The ranking of scholars and institutions using metrics such as the number of publications, the number of citations, or the h-index is not new. Many entities including but not limited to Google Scholar, Scopus, Web of Science, and US News and World Report have ranked scholars (and institutions) using these or similar metrics. Unfortunately, the simple listing of scholars or institutions in rank order based on any of the preceding metrics, without accounting for the publication and citation traditions of particular Fields, Disciplines, and Specialties, unfairly punishes scholars (and institutions) that focus on areas where publication counts, citations, and h-indeces are low relative to other areas. To address this reality, ScholarGPS™ analyzes metrics for individual scholars in terms of their Fields, Disciplines, and Specialties. Therefore, ScholarGPS™ ranks each individual in a rational manner; scholars in the Humanities, Law, or Social Sciences are fairly compared to their counterparts in Medicine, Life Sciences, or Engineering who usually have significantly larger publication and citation counts.
Other issues associated with the ranking of scholars such as but not limited to how publications with a large number of authors should be counted, how the citations to such publications should be allocated among the authors, whether self-citations should be included or excluded, and how to minimize the perceived bias toward senior scholars who continually accumulate citations to publications that may be decades old, are all addressed by ScholarGPS™. In fact, we provide subscribers with a wide variety of choices in how they see how scholars are ranked (weighting publications, citations, and h-indeces by the number of authors; evaluating either lifetime or prior five-year activity; including or excluding self-citations). Issues associated with the ranking of institutions such as but not limited to how institutions that focus on the Humanities, Law, or Social Sciences can be fairly compared to institutions that focus on Medicine, Life Sciences, or Engineering and Computer Science; the perceived bias of reputational rankings toward more established institutions; minimizing the influence of the size of the institution on the institutional ranking) are also addressed by the purely quantitative ScholarGPS™ ranking methodologies available here. In short, ScholarGPS™ ranks institutions and programs from around the world based on the quantity and quality (relative to their own Disciplines) of active scholars in each institution.
It is likely impossible to find any encompassing set of metrics that would create the perfect scholarly ranking model — one that would be embraced by all scholars and which would rank scholars with absolute and complete fairness and accuracy.

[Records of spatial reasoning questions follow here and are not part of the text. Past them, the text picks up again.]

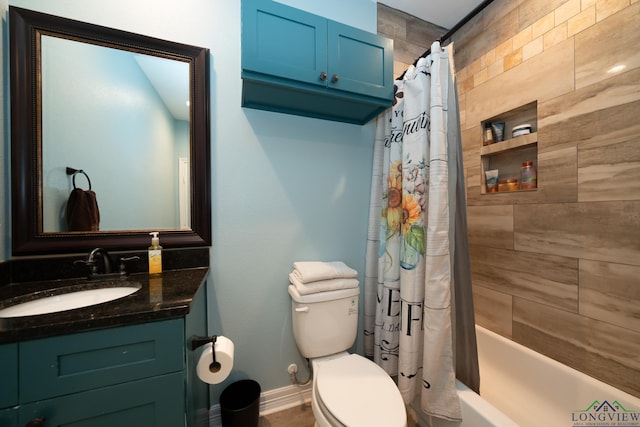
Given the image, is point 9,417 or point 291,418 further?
point 291,418

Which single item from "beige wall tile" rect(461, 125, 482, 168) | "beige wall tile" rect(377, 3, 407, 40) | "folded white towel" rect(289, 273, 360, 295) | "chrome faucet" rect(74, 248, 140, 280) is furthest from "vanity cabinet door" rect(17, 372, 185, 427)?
"beige wall tile" rect(377, 3, 407, 40)

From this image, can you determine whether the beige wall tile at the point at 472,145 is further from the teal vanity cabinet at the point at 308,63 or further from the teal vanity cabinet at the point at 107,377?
the teal vanity cabinet at the point at 107,377

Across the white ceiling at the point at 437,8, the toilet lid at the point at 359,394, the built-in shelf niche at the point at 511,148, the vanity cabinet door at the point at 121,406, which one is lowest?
the toilet lid at the point at 359,394

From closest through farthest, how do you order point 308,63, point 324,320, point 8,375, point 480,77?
point 8,375 < point 308,63 < point 324,320 < point 480,77

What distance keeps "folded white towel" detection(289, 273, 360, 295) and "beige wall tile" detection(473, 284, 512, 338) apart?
3.19 feet

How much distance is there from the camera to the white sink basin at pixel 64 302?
803mm

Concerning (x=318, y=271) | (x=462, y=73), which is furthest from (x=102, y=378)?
(x=462, y=73)

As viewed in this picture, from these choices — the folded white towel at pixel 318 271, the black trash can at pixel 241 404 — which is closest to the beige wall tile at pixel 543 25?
the folded white towel at pixel 318 271

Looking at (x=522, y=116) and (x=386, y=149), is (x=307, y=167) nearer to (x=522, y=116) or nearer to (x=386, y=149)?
(x=386, y=149)

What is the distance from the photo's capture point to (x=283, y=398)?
139 cm

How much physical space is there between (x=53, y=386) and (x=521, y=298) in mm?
2049

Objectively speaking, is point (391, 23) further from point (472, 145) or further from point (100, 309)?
point (100, 309)

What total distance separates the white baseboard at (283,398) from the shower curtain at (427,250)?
0.53 m

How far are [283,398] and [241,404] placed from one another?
26cm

ScholarGPS™ recognizes that great care should be taken in using any ranking (whether those from ScholarGPS™ or any other ranking system) as the final statement of any scholar's true influence or any institution's true value. While ScholarGPS™ metrics are derived largely from those used in the sciences and social sciences, other parameters including quality of teaching, outreach activities, as well as other modes of scholarly or artistic dissemination such as exhibitions, performances, and musical compositions should be considered when warranted. Users should therefore not construe a lower ranking as necessarily representative of lesser influence or prestige.